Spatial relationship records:
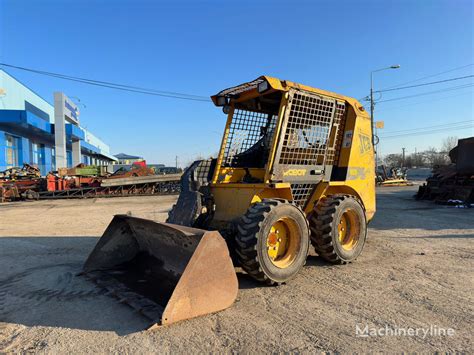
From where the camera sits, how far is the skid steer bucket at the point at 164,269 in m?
3.44

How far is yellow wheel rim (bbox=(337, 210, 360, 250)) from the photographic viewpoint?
5.73m

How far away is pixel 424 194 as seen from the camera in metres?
16.3

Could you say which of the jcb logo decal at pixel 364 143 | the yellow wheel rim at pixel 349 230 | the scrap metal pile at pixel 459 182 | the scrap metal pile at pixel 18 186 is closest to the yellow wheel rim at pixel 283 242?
the yellow wheel rim at pixel 349 230

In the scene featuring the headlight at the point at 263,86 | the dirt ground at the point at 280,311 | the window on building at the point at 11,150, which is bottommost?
the dirt ground at the point at 280,311

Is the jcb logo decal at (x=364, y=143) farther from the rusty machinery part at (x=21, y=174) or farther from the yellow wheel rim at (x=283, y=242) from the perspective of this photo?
the rusty machinery part at (x=21, y=174)

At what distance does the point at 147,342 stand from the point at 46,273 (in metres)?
2.92

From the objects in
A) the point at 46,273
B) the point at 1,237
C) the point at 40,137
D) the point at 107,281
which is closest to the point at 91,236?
the point at 1,237

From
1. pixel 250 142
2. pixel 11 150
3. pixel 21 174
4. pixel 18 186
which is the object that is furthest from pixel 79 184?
pixel 250 142

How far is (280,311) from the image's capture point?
3.70 metres

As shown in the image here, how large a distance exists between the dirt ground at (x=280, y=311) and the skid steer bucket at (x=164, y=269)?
0.50ft

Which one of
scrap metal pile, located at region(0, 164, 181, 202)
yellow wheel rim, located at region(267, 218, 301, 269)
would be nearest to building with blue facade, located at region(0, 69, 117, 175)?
scrap metal pile, located at region(0, 164, 181, 202)

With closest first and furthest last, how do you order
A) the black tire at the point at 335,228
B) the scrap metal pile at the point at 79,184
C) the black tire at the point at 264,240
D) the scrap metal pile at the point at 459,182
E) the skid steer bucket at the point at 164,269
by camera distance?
1. the skid steer bucket at the point at 164,269
2. the black tire at the point at 264,240
3. the black tire at the point at 335,228
4. the scrap metal pile at the point at 459,182
5. the scrap metal pile at the point at 79,184

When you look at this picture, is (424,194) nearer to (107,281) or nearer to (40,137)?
(107,281)

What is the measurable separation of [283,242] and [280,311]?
1189 millimetres
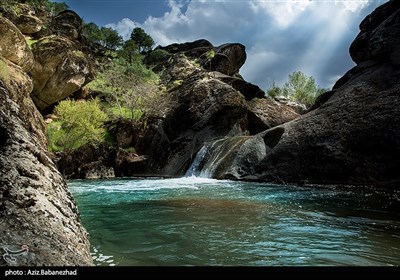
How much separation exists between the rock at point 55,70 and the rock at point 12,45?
1253cm

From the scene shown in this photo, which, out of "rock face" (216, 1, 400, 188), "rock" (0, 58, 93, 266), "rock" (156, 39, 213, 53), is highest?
"rock" (156, 39, 213, 53)

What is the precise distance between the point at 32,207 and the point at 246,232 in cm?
550

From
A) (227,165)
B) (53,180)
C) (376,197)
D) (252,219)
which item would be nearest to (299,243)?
(252,219)

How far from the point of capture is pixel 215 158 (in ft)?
97.6

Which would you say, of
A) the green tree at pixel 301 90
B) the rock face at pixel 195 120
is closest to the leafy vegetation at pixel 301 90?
the green tree at pixel 301 90

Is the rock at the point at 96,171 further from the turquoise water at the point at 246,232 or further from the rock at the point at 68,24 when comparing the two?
the rock at the point at 68,24

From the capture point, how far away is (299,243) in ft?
23.3

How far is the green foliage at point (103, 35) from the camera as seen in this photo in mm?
94688

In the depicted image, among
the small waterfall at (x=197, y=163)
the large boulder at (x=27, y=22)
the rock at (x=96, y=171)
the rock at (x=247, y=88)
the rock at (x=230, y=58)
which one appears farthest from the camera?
the rock at (x=230, y=58)

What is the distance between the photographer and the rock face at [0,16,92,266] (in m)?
3.44

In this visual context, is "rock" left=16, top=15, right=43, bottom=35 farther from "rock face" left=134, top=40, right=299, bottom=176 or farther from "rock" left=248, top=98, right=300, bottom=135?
"rock" left=248, top=98, right=300, bottom=135

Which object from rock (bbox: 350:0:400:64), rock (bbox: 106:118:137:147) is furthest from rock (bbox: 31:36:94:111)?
rock (bbox: 350:0:400:64)

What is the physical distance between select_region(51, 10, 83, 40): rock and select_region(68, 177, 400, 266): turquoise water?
60292 mm
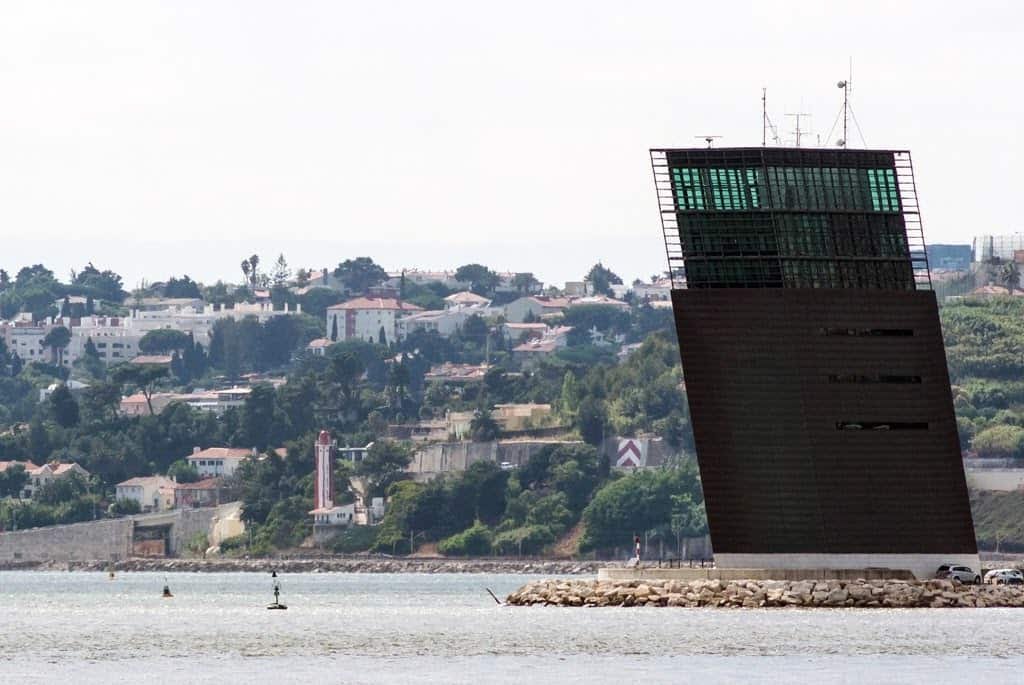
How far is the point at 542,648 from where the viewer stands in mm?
124625

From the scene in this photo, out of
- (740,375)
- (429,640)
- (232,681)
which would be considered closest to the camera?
(232,681)

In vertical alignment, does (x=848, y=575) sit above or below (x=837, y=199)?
below

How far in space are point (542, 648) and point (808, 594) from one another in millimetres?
23477

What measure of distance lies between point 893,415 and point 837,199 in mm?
10170

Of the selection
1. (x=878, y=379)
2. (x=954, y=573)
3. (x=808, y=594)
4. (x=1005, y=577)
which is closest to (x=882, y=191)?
(x=878, y=379)

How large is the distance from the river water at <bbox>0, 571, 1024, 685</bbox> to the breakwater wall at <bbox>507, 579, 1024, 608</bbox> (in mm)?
611

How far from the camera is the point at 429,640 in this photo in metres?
136

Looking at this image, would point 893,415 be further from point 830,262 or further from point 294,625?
point 294,625

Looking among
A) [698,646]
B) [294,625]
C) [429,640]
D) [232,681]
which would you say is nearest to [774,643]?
[698,646]

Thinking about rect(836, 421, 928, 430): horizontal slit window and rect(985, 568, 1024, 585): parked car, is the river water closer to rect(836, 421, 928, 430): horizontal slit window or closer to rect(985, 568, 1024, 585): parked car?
rect(836, 421, 928, 430): horizontal slit window

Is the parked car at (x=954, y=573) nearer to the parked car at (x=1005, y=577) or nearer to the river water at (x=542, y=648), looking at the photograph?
the river water at (x=542, y=648)

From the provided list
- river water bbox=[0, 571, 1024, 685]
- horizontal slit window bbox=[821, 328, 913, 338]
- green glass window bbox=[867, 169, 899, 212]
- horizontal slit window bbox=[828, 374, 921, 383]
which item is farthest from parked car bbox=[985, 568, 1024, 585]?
green glass window bbox=[867, 169, 899, 212]

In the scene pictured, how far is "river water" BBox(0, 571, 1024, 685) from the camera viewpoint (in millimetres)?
110750

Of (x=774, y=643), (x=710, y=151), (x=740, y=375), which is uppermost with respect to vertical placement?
(x=710, y=151)
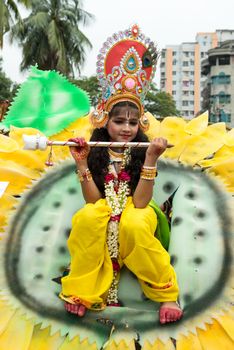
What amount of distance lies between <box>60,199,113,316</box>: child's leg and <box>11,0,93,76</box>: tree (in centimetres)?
1597

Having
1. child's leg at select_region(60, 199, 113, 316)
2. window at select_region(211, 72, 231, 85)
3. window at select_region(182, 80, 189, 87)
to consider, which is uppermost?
window at select_region(182, 80, 189, 87)

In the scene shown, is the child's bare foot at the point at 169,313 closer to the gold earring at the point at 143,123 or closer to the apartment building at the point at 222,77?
the gold earring at the point at 143,123

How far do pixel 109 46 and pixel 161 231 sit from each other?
1.00 meters

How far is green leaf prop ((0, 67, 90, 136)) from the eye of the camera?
3.28m

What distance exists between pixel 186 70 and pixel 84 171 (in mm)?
76077

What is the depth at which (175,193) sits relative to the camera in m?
2.71

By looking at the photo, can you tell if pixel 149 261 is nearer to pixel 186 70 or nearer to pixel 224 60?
pixel 224 60

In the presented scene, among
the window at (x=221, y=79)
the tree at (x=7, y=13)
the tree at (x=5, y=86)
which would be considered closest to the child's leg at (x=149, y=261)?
the tree at (x=7, y=13)

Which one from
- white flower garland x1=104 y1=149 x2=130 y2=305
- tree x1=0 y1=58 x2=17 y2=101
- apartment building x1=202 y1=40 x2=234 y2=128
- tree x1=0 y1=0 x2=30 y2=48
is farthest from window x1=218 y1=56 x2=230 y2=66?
white flower garland x1=104 y1=149 x2=130 y2=305

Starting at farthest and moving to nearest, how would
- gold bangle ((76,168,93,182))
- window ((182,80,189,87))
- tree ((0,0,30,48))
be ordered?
window ((182,80,189,87)), tree ((0,0,30,48)), gold bangle ((76,168,93,182))

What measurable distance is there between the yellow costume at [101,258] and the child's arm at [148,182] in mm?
70

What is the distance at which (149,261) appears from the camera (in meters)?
2.21

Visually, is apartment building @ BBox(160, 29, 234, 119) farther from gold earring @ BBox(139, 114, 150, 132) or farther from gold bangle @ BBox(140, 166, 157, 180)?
gold bangle @ BBox(140, 166, 157, 180)

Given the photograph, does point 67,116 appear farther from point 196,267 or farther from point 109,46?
point 196,267
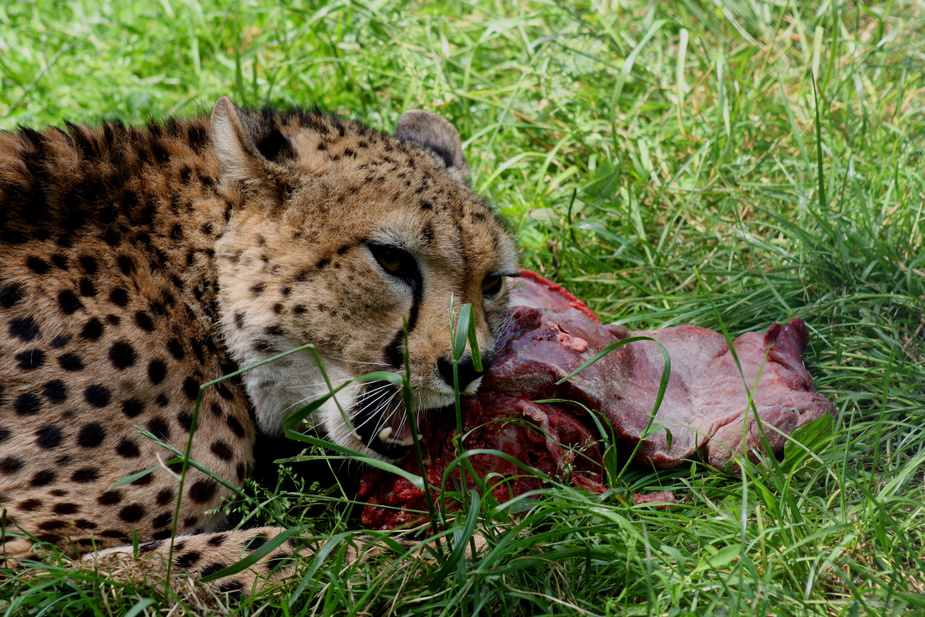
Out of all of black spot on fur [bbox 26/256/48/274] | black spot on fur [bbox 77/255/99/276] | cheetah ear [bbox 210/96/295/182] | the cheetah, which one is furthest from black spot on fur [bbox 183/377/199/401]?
cheetah ear [bbox 210/96/295/182]

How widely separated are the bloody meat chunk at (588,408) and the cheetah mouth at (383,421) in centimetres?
7

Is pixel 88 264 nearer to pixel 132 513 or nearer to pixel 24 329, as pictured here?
pixel 24 329

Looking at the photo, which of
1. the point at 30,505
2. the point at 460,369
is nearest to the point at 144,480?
the point at 30,505

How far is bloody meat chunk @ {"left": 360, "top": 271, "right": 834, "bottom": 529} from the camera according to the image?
A: 2781mm

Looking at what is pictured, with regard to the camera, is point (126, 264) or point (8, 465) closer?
point (8, 465)

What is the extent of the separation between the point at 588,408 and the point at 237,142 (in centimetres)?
147

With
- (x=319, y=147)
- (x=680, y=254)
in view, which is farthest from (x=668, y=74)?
→ (x=319, y=147)

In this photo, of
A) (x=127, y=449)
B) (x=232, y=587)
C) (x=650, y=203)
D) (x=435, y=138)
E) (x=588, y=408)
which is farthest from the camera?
(x=650, y=203)

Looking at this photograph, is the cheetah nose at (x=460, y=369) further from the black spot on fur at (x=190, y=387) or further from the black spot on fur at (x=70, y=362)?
the black spot on fur at (x=70, y=362)

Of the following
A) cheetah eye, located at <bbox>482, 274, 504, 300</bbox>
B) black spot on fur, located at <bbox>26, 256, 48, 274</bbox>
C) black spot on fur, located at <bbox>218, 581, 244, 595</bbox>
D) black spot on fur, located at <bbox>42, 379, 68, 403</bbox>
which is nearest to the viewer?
black spot on fur, located at <bbox>218, 581, 244, 595</bbox>

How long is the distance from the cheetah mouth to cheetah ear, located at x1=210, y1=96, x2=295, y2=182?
2.66ft

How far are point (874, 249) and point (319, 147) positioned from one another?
2.40 m

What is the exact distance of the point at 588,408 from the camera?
113 inches

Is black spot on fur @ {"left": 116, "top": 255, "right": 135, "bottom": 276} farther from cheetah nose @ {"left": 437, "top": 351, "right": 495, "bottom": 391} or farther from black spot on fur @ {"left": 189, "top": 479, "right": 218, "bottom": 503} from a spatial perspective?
cheetah nose @ {"left": 437, "top": 351, "right": 495, "bottom": 391}
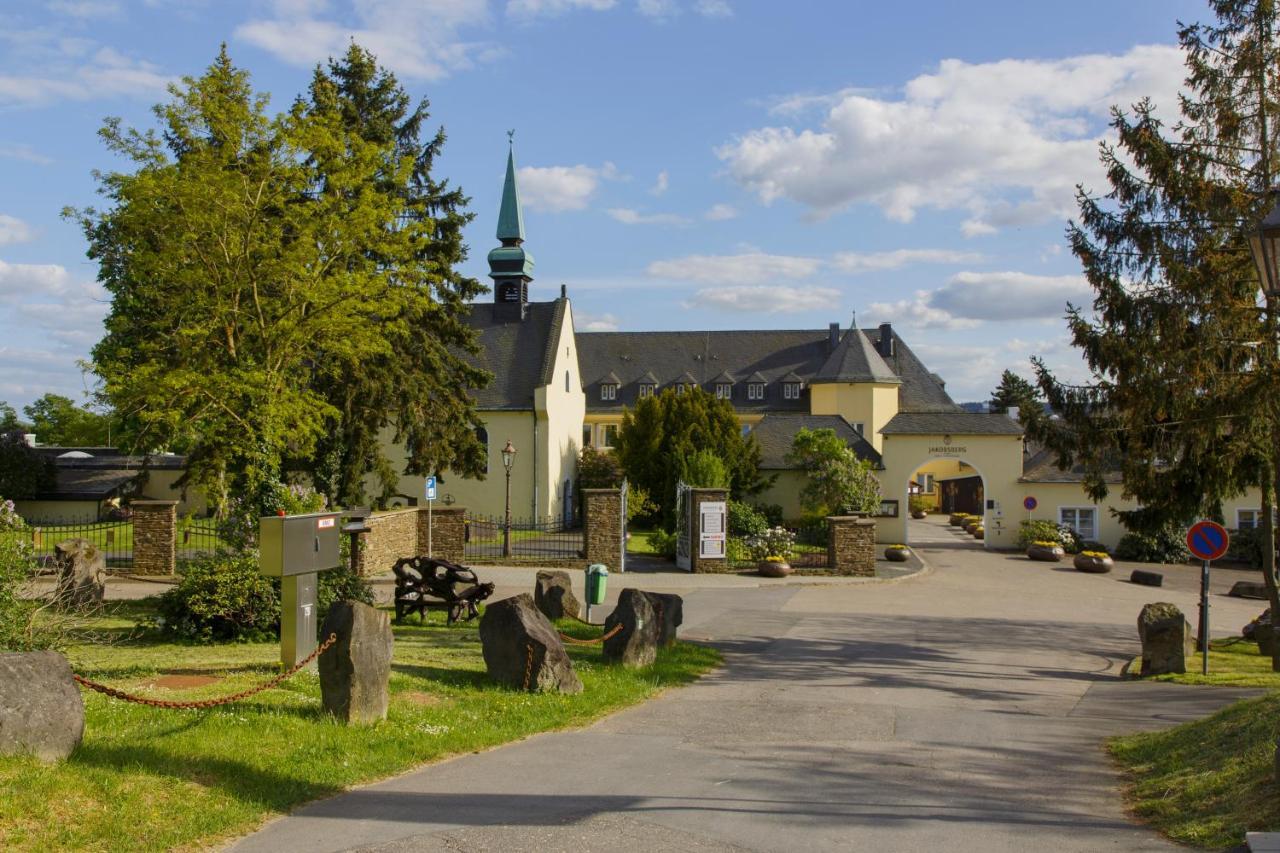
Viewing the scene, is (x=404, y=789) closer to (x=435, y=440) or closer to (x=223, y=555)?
(x=223, y=555)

TASK INSTRUCTIONS>
Copy word for word everything from the line containing "In this photo, of" down to the end of the material, leaving the pictures out.

RESPONSE BELOW>
In this photo, of
A) (x=127, y=449)
B) (x=232, y=587)
C) (x=650, y=203)
D) (x=435, y=138)
E) (x=588, y=408)
which is farthest from the camera?
(x=650, y=203)

Looking at this photograph, is the cheetah nose at (x=460, y=369) further from the black spot on fur at (x=190, y=387) or further from the black spot on fur at (x=70, y=362)?
the black spot on fur at (x=70, y=362)

Of the following
A) cheetah eye, located at <bbox>482, 274, 504, 300</bbox>
B) black spot on fur, located at <bbox>26, 256, 48, 274</bbox>
C) black spot on fur, located at <bbox>218, 581, 244, 595</bbox>
D) black spot on fur, located at <bbox>42, 379, 68, 403</bbox>
which is nearest to the viewer?
black spot on fur, located at <bbox>218, 581, 244, 595</bbox>

How long is the distance from the cheetah mouth to cheetah ear, located at x1=210, y1=96, x2=295, y2=182?
2.66ft

How far are point (874, 249) and point (319, 147) positioned from one another?
2.40 m

What is the exact distance of the point at 588,408 from the camera?
113 inches

Is black spot on fur @ {"left": 116, "top": 255, "right": 135, "bottom": 276} farther from cheetah nose @ {"left": 437, "top": 351, "right": 495, "bottom": 391} or farther from black spot on fur @ {"left": 189, "top": 479, "right": 218, "bottom": 503} from a spatial perspective?
cheetah nose @ {"left": 437, "top": 351, "right": 495, "bottom": 391}
Viewing the scene, is (x=404, y=789) closer to (x=435, y=440) or closer to (x=223, y=555)?
(x=223, y=555)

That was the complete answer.